Wussten Sie, dass die Insel Geburtsort eines der wohl bekanntesten Musiker der Erde ist? Farrokh Bulsara wurde 1946 in Stone Town geboren und eroberte die Welt Jahre später als Freddie Mercury.
Gegenüber von Stone Town befindet sich die Insel Changuu, auch bekannt als Prison Island. Nach einer durchtanzten Nacht kann man mit dem Boot übersetzen und wunderbar schnorcheln. Auf der Insel, die einst als Gefängnisinsel und später als Quarantänestation für Gelbfieber genutzt wurde, leben heute zahlreiche Aldabra-Riesenschildkröten.
Doch die meisten besuchen Sansibar wegen seiner zahlreichen traumhaften Strände. Ob an den weiten Sandstränden von Jambiani im Osten der Insel, im Fischerort Nungwi an der Nordspitze der Insel oder an den Partystränden von Paje oder Kendwa – hier ist für jeden etwas dabei. Genießen Sie das türkisblaue Wasser und frisch gefangenen Fisch. Sansibar ist nicht ohne Grund für viele eine absolute Traumdestination.

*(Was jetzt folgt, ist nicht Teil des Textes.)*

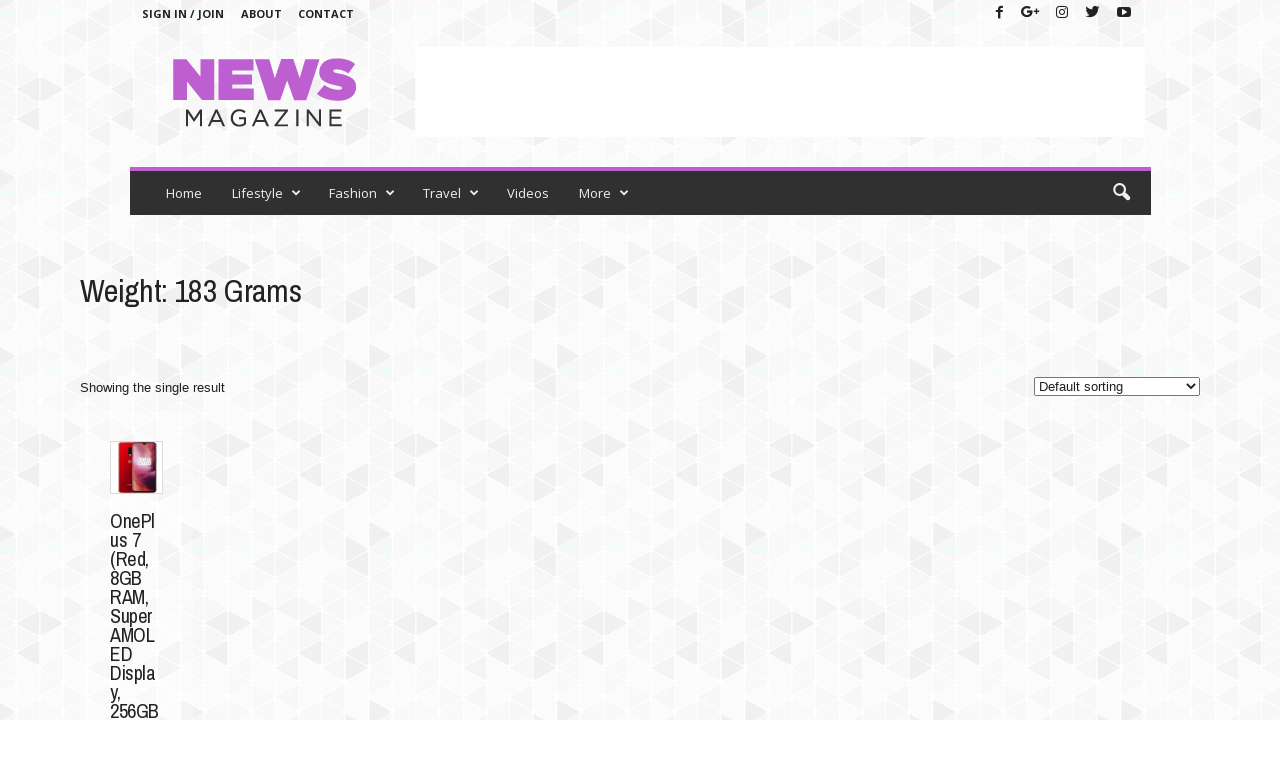

--- FILE ---
content_type: text/html; charset=utf-8
request_url: https://www.google.com/recaptcha/api2/aframe
body_size: 268
content:
<!DOCTYPE HTML><html><head><meta http-equiv="content-type" content="text/html; charset=UTF-8"></head><body><script nonce="G5bT0PZfY36iGdKCMRgvQg">/** Anti-fraud and anti-abuse applications only. See google.com/recaptcha */ try{var clients={'sodar':'https://pagead2.googlesyndication.com/pagead/sodar?'};window.addEventListener("message",function(a){try{if(a.source===window.parent){var b=JSON.parse(a.data);var c=clients[b['id']];if(c){var d=document.createElement('img');d.src=c+b['params']+'&rc='+(localStorage.getItem("rc::a")?sessionStorage.getItem("rc::b"):"");window.document.body.appendChild(d);sessionStorage.setItem("rc::e",parseInt(sessionStorage.getItem("rc::e")||0)+1);localStorage.setItem("rc::h",'1769021310892');}}}catch(b){}});window.parent.postMessage("_grecaptcha_ready", "*");}catch(b){}</script></body></html>

--- FILE ---
content_type: text/css
request_url: https://gadgetmarts.in/wp-content/uploads/elementor/css/post-6825.css?ver=1656270471
body_size: -112
content:
.elementor-6825 .elementor-element.elementor-element-2d2521d8{padding:50px 0px 50px 0px;}.elementor-6825 .elementor-element.elementor-element-5f13fd45 .elementor-heading-title{font-family:"Archivo Narrow", Sans-serif;}.elementor-6825 .elementor-element.elementor-element-5f13fd45 > .elementor-widget-container{margin:0px 0px 50px 0px;}.elementor-6825 .elementor-element.elementor-element-50bbe8b7.elementor-wc-products  ul.products{grid-column-gap:20px;grid-row-gap:20px;}.elementor-6825 .elementor-element.elementor-element-50bbe8b7.elementor-wc-products ul.products li.product{text-align:left;padding:30px 30px 30px 30px;background-color:rgba(255,255,255,0.28);}.elementor-6825 .elementor-element.elementor-element-50bbe8b7.elementor-wc-products .attachment-woocommerce_thumbnail{border-style:solid;border-width:1px 1px 1px 1px;border-color:#dbdbdb;margin-bottom:17px;}.elementor-6825 .elementor-element.elementor-element-50bbe8b7.elementor-wc-products ul.products li.product .woocommerce-loop-product__title, .elementor-6825 .elementor-element.elementor-element-50bbe8b7.elementor-wc-products ul.products li.product .woocommerce-loop-category__title{font-family:"Archivo Narrow", Sans-serif;font-size:20px;font-weight:100;}.elementor-6825 .elementor-element.elementor-element-50bbe8b7.elementor-wc-products ul.products li.product .woocommerce-loop-product__title{margin-bottom:0px;}.elementor-6825 .elementor-element.elementor-element-50bbe8b7.elementor-wc-products ul.products li.product .woocommerce-loop-category__title{margin-bottom:0px;}.elementor-6825 .elementor-element.elementor-element-50bbe8b7.elementor-wc-products ul.products li.product .star-rating{color:#7a7a7a;font-size:0.4em;}.elementor-6825 .elementor-element.elementor-element-50bbe8b7.elementor-wc-products ul.products li.product .price{color:#000000;font-family:"Archivo Narrow", Sans-serif;font-size:25px;}.elementor-6825 .elementor-element.elementor-element-50bbe8b7.elementor-wc-products ul.products li.product .price ins{color:#000000;}.elementor-6825 .elementor-element.elementor-element-50bbe8b7.elementor-wc-products ul.products li.product .price ins .amount{color:#000000;}.elementor-6825 .elementor-element.elementor-element-50bbe8b7.elementor-wc-products ul.products li.product .price del {font-family:"Archivo Narrow", Sans-serif;font-size:20px;font-weight:100;}.elementor-6825 .elementor-element.elementor-element-50bbe8b7.elementor-wc-products ul.products li.product .button{background-color:rgba(255,255,255,0);font-family:"Archivo Narrow", Sans-serif;border-style:solid;border-width:1px 1px 1px 1px;}.elementor-6825 .elementor-element.elementor-element-50bbe8b7.elementor-wc-products ul.products li.product span.onsale{display:block;}@media(max-width:1024px){.elementor-6825 .elementor-element.elementor-element-50bbe8b7.elementor-wc-products  ul.products{grid-column-gap:20px;grid-row-gap:40px;}}@media(max-width:767px){.elementor-6825 .elementor-element.elementor-element-50bbe8b7.elementor-wc-products  ul.products{grid-column-gap:20px;grid-row-gap:40px;}.elementor-6825 .elementor-element.elementor-element-50bbe8b7.elementor-wc-products ul.products li.product .woocommerce-loop-product__title, .elementor-6825 .elementor-element.elementor-element-50bbe8b7.elementor-wc-products ul.products li.product .woocommerce-loop-category__title{font-size:15px;}.elementor-6825 .elementor-element.elementor-element-50bbe8b7.elementor-wc-products ul.products li.product .price{font-size:20px;}.elementor-6825 .elementor-element.elementor-element-50bbe8b7.elementor-wc-products ul.products li.product .price del {font-size:20px;}.elementor-6825 .elementor-element.elementor-element-50bbe8b7.elementor-wc-products ul.products li.product .button{font-size:15px;}.elementor-6825 .elementor-element.elementor-element-50bbe8b7.elementor-wc-products ul.products li.product{padding:15px 15px 15px 15px;}}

Ganz egal, ob Sie im Februar zum „Sauti za Busara“ reisen oder einfach nur am Strand liegen wollen – die Gewürzinsel Sansibar lässt sich bestens mit einer Safari auf dem tansanischen Festland kombinieren.
Musikstile
Bongo Flava ist ein tansanischer Musikstil, der in den 1990er Jahren entstand. Er vermischt traditionelle tansanische Musik mit Einflüssen aus Hip-Hop, R&B, Reggae und Dancehall. Die Texte sind oft auf Swahili und thematisieren soziale und politische Themen, sowie die Liebe, was Bongo Flava zu einem Spiegel der zeitgenössischen tansanischen Kultur macht.
Taraab ist ein ostafrikanischer Musikstil, der seine Wurzeln in den Küstenregionen von Tansania und Kenia hat, insbesondere in Sansibar. Er entstand im 19. Jahrhundert durch die Verschmelzung arabischer, indischer und afrikanischer Musiktraditionen. Taraab zeichnet sich durch seine melodischen Klänge, schwungvolle Rhythmen und poetischen Swahili-Texte aus, die oft von emotionalen Gesängen begleitet werden.

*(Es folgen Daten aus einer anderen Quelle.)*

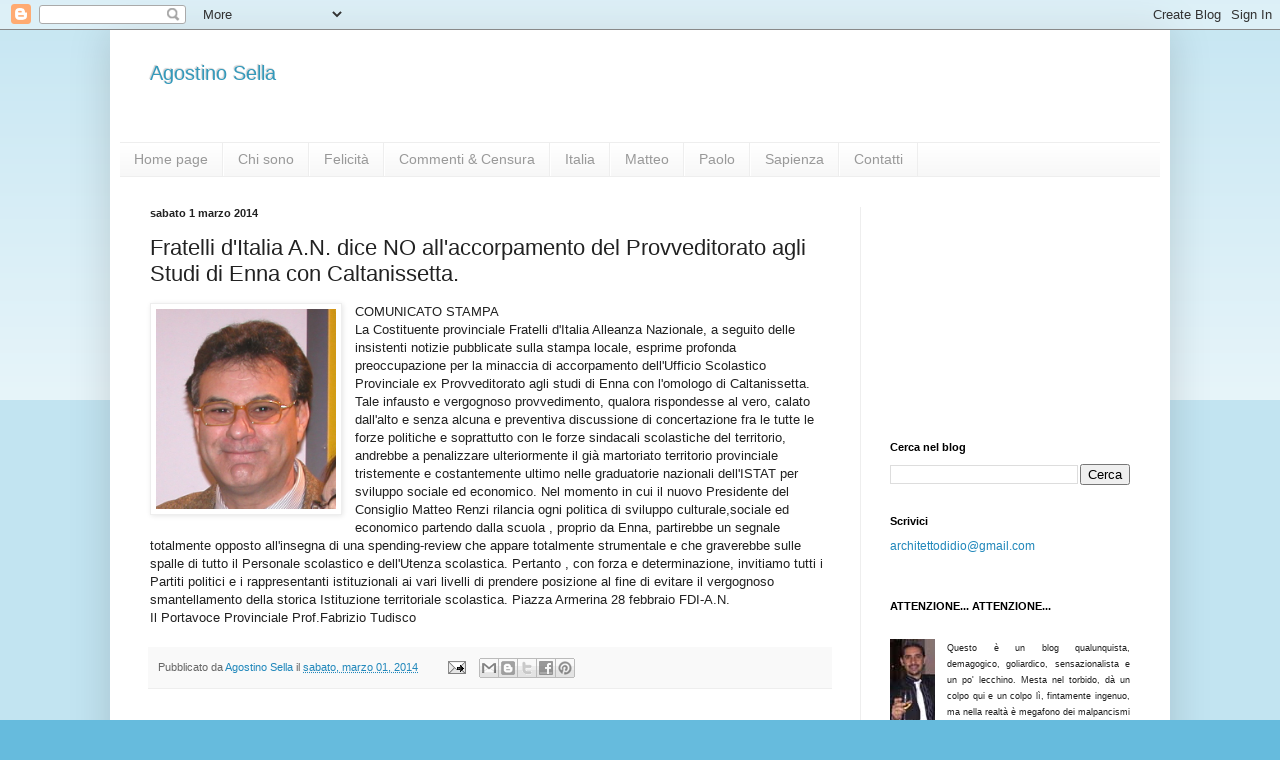

--- FILE ---
content_type: text/html; charset=UTF-8
request_url: http://agostinosella.blogspot.com/b/stats?style=BLACK_TRANSPARENT&timeRange=LAST_MONTH&token=APq4FmBZcM_2UnNG2xfn0gI9k-bkohNHb2PnOBCSFYRJwfROQSkHxXYjvWqxa_rmBjCivIy_DzMGwnhFMlzq2_NnyrLAzZsqPg
body_size: 261
content:
{"total":5704,"sparklineOptions":{"backgroundColor":{"fillOpacity":0.1,"fill":"#000000"},"series":[{"areaOpacity":0.3,"color":"#202020"}]},"sparklineData":[[0,94],[1,64],[2,77],[3,45],[4,47],[5,80],[6,97],[7,79],[8,73],[9,66],[10,48],[11,58],[12,63],[13,33],[14,75],[15,27],[16,23],[17,24],[18,32],[19,32],[20,31],[21,36],[22,39],[23,22],[24,22],[25,31],[26,54],[27,29],[28,77],[29,24]],"nextTickMs":600000}

--- FILE ---
content_type: text/html; charset=utf-8
request_url: https://www.google.com/recaptcha/api2/aframe
body_size: 266
content:
<!DOCTYPE HTML><html><head><meta http-equiv="content-type" content="text/html; charset=UTF-8"></head><body><script nonce="7bR26Au2y39rU-X97D1wLA">/** Anti-fraud and anti-abuse applications only. See google.com/recaptcha */ try{var clients={'sodar':'https://pagead2.googlesyndication.com/pagead/sodar?'};window.addEventListener("message",function(a){try{if(a.source===window.parent){var b=JSON.parse(a.data);var c=clients[b['id']];if(c){var d=document.createElement('img');d.src=c+b['params']+'&rc='+(localStorage.getItem("rc::a")?sessionStorage.getItem("rc::b"):"");window.document.body.appendChild(d);sessionStorage.setItem("rc::e",parseInt(sessionStorage.getItem("rc::e")||0)+1);localStorage.setItem("rc::h",'1769719051339');}}}catch(b){}});window.parent.postMessage("_grecaptcha_ready", "*");}catch(b){}</script></body></html>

Kwaito ist ein Musikgenre, das in den frühen 1990er Jahren in Südafrika entstand, als das Land die Apartheid hinter sich ließ. Es kombiniert House-Musik-Beats mit langsameren Tempi und fügt lokale afrikanische Sounds und Sprachen hinzu. Kwaito ist mehr als Musik; es ist ein Ausdruck der Post-Apartheid-Generation, der soziale und politische Themen aufgreift und gleichzeitig eine Feier des südafrikanischen Lebens und der Kultur darstellt.
Afrobeat ist ein energiegeladener Musikstil, der in den 1960er Jahren in Nigeria durch Fela Kuti geprägt wurde. Er vereint traditionelle nigerianische Musik, Jazz, Highlife, Funk und Yoruba-Rhythmen zu einem einzigartigen Sound. Afrobeat ist bekannt für seine komplexen Rhythmen, Bläsersätze und politisch aufgeladenen Texte, die soziale Missstände anprangern.